Problem requirements »
Among the entries below, only the lines from the one with "TIGHTBOOTH PRODUCTION（タイトブースプロダクション）TIGHTBOOTH PRODUCTION" through the one with "Canvas Print –" are wanted, reproduced exactly. Pictures are not wanted.

Exercise materials »
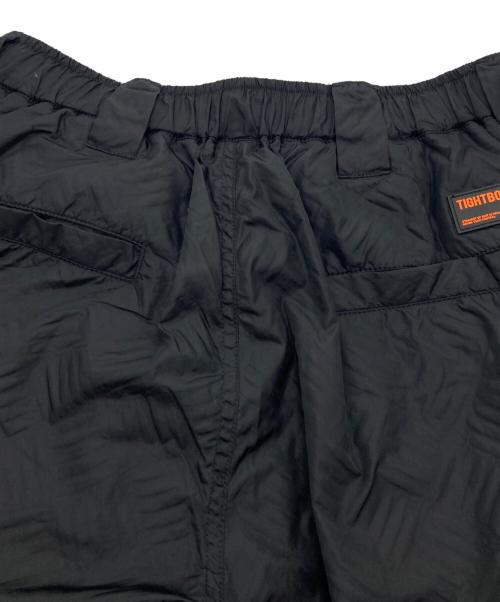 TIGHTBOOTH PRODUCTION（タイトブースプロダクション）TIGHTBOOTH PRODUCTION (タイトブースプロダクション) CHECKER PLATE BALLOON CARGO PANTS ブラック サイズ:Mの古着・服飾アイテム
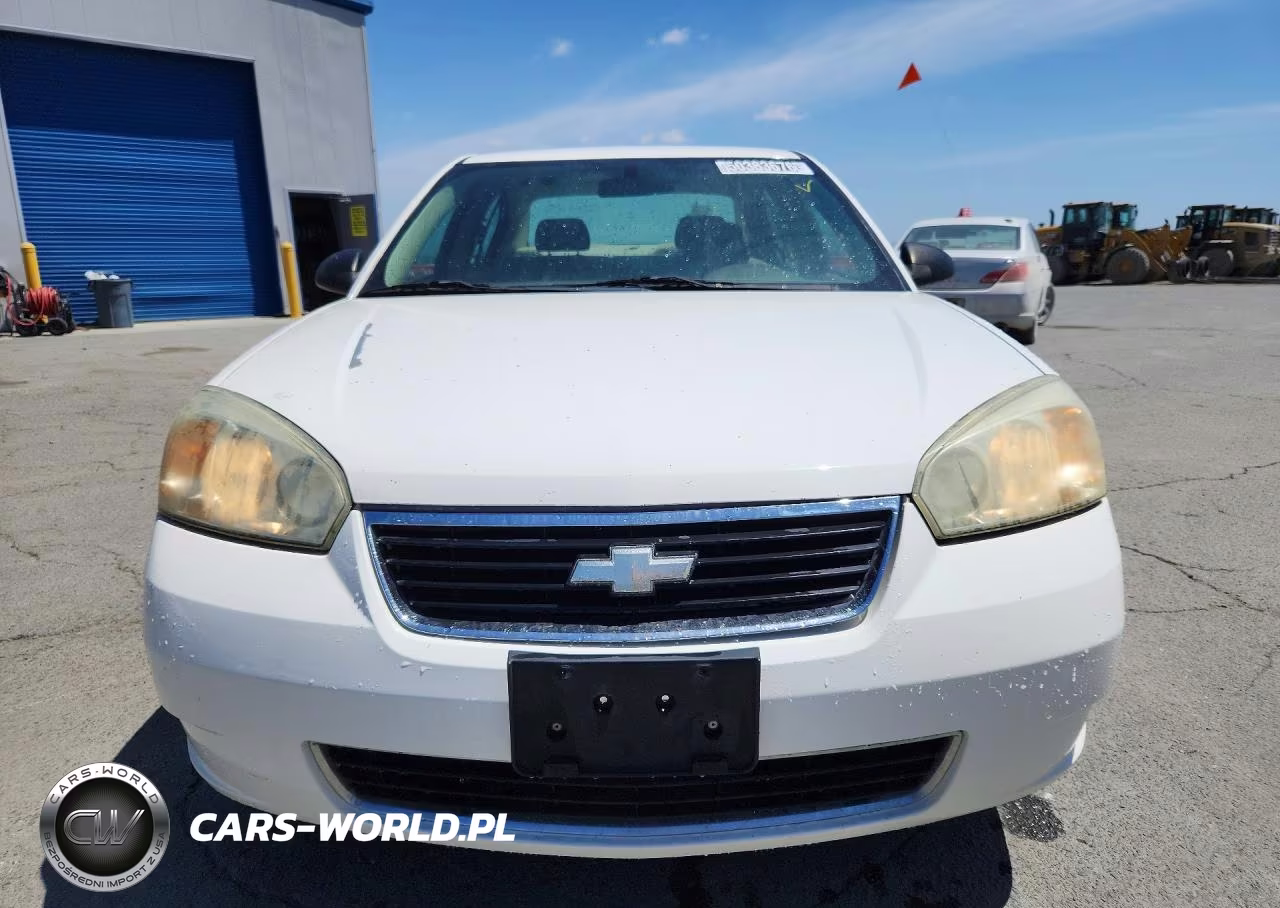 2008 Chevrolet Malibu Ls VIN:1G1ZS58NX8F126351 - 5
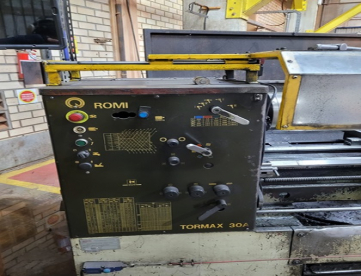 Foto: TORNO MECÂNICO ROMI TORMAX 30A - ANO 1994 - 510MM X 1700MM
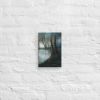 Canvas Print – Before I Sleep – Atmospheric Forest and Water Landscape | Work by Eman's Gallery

---

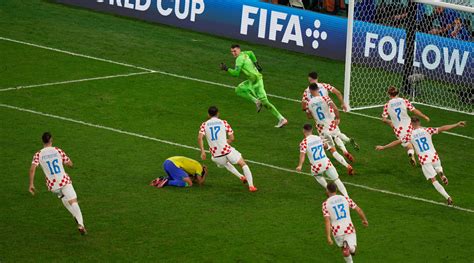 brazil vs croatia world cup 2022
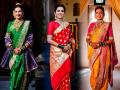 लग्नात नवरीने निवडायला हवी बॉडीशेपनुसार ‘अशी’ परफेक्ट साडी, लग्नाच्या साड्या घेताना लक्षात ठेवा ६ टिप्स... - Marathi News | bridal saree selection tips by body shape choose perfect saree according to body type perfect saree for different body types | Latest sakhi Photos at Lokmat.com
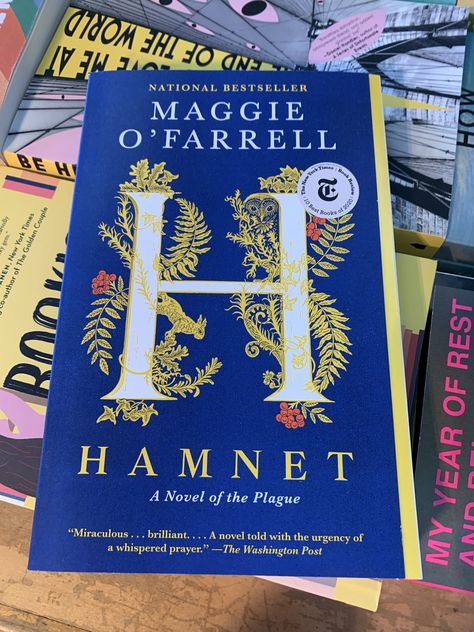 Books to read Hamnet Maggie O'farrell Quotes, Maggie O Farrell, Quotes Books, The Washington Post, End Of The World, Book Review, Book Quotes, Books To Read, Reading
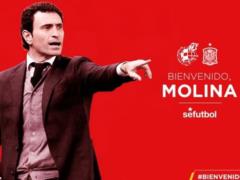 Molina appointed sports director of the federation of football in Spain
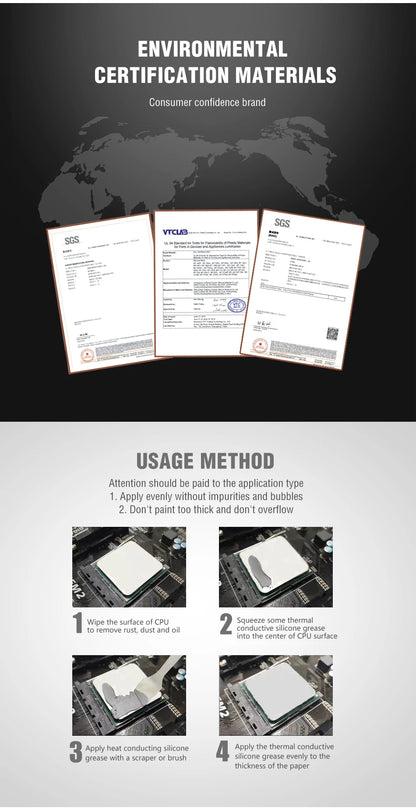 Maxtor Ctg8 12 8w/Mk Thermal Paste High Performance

...

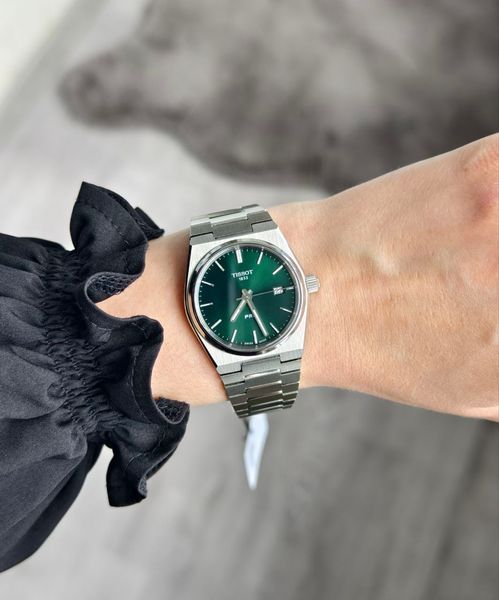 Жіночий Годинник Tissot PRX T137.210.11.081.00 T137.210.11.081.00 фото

Solution to the exercise »
 TIGHTBOOTH PRODUCTION（タイトブースプロダクション）TIGHTBOOTH PRODUCTION (タイトブースプロダクション) CHECKER PLATE BALLOON CARGO PANTS ブラック サイズ:Mの古着・服飾アイテム
 2008 Chevrolet Malibu Ls VIN:1G1ZS58NX8F126351 - 5
 Foto: TORNO MECÂNICO ROMI TORMAX 30A - ANO 1994 - 510MM X 1700MM
 Canvas Print – Before I Sleep – Atmospheric Forest and Water Landscape | Work by Eman's Gallery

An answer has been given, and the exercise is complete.